_Task requirements_.
Lay out the listings in the part that opens with the line containing "In this image, which" and closes with the line containing "1.47 meters" as a two-column CSV with the headers input and output. Give one row per listing, with each field in double quotes and any line breaks replaced by spaces.

§ §

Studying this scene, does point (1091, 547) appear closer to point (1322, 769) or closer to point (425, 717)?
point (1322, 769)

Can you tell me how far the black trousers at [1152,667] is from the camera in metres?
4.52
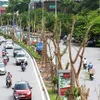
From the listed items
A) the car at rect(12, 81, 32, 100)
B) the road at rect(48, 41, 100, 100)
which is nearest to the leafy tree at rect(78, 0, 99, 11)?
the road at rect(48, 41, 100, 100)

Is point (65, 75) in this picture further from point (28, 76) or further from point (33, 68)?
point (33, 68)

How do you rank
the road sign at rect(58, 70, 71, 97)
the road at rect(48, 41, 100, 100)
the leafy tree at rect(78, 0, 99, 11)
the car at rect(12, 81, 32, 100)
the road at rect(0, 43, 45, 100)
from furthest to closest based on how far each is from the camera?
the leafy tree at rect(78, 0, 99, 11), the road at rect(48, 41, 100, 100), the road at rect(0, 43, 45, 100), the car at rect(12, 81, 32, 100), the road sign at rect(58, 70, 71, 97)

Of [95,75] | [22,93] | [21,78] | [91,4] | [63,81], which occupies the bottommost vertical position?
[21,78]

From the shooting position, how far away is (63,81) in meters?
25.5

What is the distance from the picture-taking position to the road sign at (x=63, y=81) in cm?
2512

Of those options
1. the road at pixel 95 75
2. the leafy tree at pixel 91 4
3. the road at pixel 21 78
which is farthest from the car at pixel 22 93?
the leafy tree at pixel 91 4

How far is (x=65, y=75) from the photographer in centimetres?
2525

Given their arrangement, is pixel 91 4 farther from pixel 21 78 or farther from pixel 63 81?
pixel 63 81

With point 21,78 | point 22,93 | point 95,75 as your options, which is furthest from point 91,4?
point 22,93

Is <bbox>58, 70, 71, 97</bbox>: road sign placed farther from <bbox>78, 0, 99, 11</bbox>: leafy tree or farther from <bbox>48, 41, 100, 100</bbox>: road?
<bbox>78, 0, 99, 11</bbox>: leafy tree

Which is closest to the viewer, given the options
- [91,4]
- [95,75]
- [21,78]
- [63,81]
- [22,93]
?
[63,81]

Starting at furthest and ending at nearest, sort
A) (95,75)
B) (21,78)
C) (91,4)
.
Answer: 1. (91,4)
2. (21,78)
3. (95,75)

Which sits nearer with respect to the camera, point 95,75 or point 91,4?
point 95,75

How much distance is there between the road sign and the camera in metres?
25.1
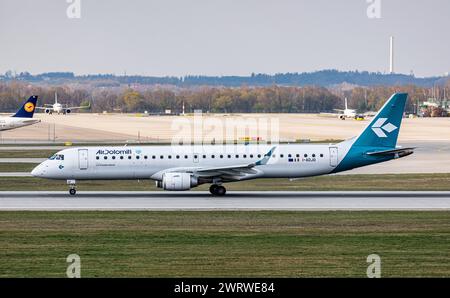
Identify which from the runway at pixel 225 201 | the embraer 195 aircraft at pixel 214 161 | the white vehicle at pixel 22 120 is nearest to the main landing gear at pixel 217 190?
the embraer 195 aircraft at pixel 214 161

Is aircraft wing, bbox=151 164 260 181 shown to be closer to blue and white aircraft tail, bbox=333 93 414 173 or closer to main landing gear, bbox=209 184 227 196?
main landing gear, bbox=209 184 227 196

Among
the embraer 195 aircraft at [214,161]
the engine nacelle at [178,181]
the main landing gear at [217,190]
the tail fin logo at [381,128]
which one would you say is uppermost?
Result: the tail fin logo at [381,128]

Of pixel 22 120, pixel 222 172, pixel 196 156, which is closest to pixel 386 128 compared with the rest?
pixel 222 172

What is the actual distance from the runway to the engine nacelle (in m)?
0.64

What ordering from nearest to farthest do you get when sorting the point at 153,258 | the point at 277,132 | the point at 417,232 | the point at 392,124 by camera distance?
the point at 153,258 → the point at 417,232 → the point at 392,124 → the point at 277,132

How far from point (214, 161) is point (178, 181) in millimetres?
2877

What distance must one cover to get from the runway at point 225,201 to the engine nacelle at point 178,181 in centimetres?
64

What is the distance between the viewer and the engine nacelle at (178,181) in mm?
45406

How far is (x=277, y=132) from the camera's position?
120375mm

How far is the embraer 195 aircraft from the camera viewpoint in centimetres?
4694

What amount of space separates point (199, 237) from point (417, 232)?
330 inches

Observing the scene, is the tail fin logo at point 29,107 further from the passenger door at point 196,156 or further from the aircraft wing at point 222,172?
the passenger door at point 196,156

§ §

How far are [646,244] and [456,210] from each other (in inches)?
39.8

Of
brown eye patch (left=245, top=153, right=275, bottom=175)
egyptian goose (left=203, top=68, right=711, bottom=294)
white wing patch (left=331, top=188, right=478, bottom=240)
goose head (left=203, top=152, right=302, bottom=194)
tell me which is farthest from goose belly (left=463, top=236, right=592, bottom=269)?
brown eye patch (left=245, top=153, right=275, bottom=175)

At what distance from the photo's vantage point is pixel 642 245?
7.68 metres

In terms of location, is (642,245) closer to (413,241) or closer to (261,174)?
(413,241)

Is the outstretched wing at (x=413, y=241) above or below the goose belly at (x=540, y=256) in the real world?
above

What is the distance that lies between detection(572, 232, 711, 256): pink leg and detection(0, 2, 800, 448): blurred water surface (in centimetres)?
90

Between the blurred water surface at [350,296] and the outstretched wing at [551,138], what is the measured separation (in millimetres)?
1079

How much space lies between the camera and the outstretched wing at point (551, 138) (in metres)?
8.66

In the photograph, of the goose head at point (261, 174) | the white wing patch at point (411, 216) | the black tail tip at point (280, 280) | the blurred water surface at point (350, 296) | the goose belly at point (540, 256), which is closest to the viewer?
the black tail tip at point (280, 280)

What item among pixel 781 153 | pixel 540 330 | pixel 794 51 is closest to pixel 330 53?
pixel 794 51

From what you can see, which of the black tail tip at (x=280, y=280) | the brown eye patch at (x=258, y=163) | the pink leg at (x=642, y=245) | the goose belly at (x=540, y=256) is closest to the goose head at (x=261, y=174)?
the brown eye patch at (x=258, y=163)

§ §

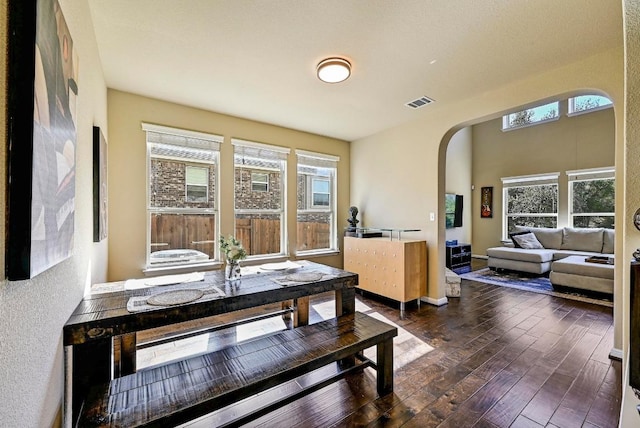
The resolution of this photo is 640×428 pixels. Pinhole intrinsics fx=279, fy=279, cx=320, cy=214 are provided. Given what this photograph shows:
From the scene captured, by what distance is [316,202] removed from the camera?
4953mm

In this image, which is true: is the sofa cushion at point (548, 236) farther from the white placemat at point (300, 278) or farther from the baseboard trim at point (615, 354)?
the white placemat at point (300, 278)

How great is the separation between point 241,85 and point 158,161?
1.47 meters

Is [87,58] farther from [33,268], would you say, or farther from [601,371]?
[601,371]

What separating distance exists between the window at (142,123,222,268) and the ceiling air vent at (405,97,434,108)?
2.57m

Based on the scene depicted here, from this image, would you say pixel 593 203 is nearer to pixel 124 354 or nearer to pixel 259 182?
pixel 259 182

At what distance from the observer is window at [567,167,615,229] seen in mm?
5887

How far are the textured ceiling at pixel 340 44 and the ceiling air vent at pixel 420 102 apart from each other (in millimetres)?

§ §

_Result_.
input,output
"In this image, which is true: is the sofa cushion at point (548, 236) farther from the white placemat at point (300, 278) or farther from the baseboard trim at point (615, 354)?","the white placemat at point (300, 278)"
"How great is the separation between point 241,85 and point 158,161?","1.47 meters"